Getting the wedding invitation right

Invitations are a big part of any wedding, and they can be a lot of work to get just right! You’ve already found your perfect wedding invitations and you’re ready to start putting them together…but how do I word everything? Don't worry, we're here to help! In this post, we'll outline everything you need to know about writing your wedding invitations, from the wording to the design. So read on and get started on creating the perfect invites for your big day!

Before getting into different writing styles and wording options, we have put together a list of the main ingredients for your perfect wedding invitations:

  • The names of the hosts (aka you and/or your parents)  
  • The name of the bride and groom 
  • The date and time of the wedding ceremony 
  • The location of the ceremony 
  • Reception info, if applicable 
  • RSVP instructions with a date 

Although this may feel like a lot of information to include, there’s no need to feel overwhelmed. Below is a step-by-step guide on how to word each section!

Style of Voice

Depending on you as a couple and the feel you wish your day to have, will completely dictate how formal or informal you want to go with your invitations. If you’re having a more traditional wedding day, then the wording will be much more formal as opposed to a civil ceremony that may be a more casual invitation for your guests. 

Example Layouts 

Below are some example layouts for your more formal, traditional invitations. This layout is perfect for couples who are getting married and hosting their reception at two different locations.

Mr and Mrs Smith - This name will be the hosts of your wedding e.g. whoever is paying for the big day!  

Request the pleasure of *name/your company* - If you’re inviting a smaller number of guests, then it can be a lovely idea to invite each guest by name. If this won’t be doable,”your company” is an acceptable term to use. 

To witness the marriage of their daughter Katie - If guests are only invited to the reception venue, then “celebrate the marriage of” will be a suitable alternative 


Mr James Adams  

at (location, date, time) 

and afterwards at (reception location) - 

Please RSVP by *date* (usually 3-4 weeks before the wedding) to *parent’s address*

Civil ceremony 

If you have chosen to have a civil ceremony, then the wording for your invitations has the room to be much more relaxed. It definitely feels less bride-orientated and you’ll only need to mention the one location. By easing the restrictions of traditional layouts, you can have either or both parents inviting the guests e.g. 

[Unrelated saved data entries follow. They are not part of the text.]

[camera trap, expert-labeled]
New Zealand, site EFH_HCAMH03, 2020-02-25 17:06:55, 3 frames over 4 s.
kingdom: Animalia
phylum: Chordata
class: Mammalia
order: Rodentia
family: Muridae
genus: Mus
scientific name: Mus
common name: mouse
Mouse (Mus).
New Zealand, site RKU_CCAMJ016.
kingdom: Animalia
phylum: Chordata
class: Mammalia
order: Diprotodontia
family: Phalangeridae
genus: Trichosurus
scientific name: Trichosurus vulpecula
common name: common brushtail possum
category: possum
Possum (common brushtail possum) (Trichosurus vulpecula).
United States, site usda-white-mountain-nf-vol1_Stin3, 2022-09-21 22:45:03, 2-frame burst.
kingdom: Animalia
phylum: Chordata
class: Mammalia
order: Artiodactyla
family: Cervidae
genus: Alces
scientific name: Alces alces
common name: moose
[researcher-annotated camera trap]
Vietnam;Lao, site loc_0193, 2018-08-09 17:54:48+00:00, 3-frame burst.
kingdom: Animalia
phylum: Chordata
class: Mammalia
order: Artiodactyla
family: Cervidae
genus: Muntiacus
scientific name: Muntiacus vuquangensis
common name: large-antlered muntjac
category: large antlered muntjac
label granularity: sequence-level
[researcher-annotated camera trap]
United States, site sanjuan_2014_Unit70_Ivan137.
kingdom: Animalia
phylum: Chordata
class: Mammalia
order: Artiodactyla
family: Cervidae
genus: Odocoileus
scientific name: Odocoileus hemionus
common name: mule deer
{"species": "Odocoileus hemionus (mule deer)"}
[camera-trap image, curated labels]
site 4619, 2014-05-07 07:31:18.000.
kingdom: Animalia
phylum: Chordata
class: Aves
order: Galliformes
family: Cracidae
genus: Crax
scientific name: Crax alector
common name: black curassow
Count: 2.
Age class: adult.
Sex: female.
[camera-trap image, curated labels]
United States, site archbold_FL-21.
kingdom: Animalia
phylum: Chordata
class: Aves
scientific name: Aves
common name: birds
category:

Mr and Mrs Smith and Mr & Mrs Adams 

request the pleasure of your company

 at the marriage of their children Katie and James

Alternatively, if you and your partner are paying for the wedding yourselves, then only the two of you need to be mentioned in the invitation;

Katie and James 

together with their parents,

invite you to celebrate their marriage

at (Location, date and time)

In this case, you would of course RSVP to your own home address and not your parents. 

This is of course your special day and therefore, if none of the traditional or even more casual wedding invitation wording seems like it fits with you as a couple, some other wording that I really like for invitations are:

  • Invite you to their wedding celebration
  • Hope you can join them in celebrating their marriage
  • Invite you to join them for a day to celebrate their marriage 
  • Together with their families invite you to their wedding day

To conclude, by following these tips, you're well on your way to nailing that perfect wedding invitation! Just remember to have fun with it–after all, this invitation is a reflection of you and your spouse-to-be's personalities, so let that shine through!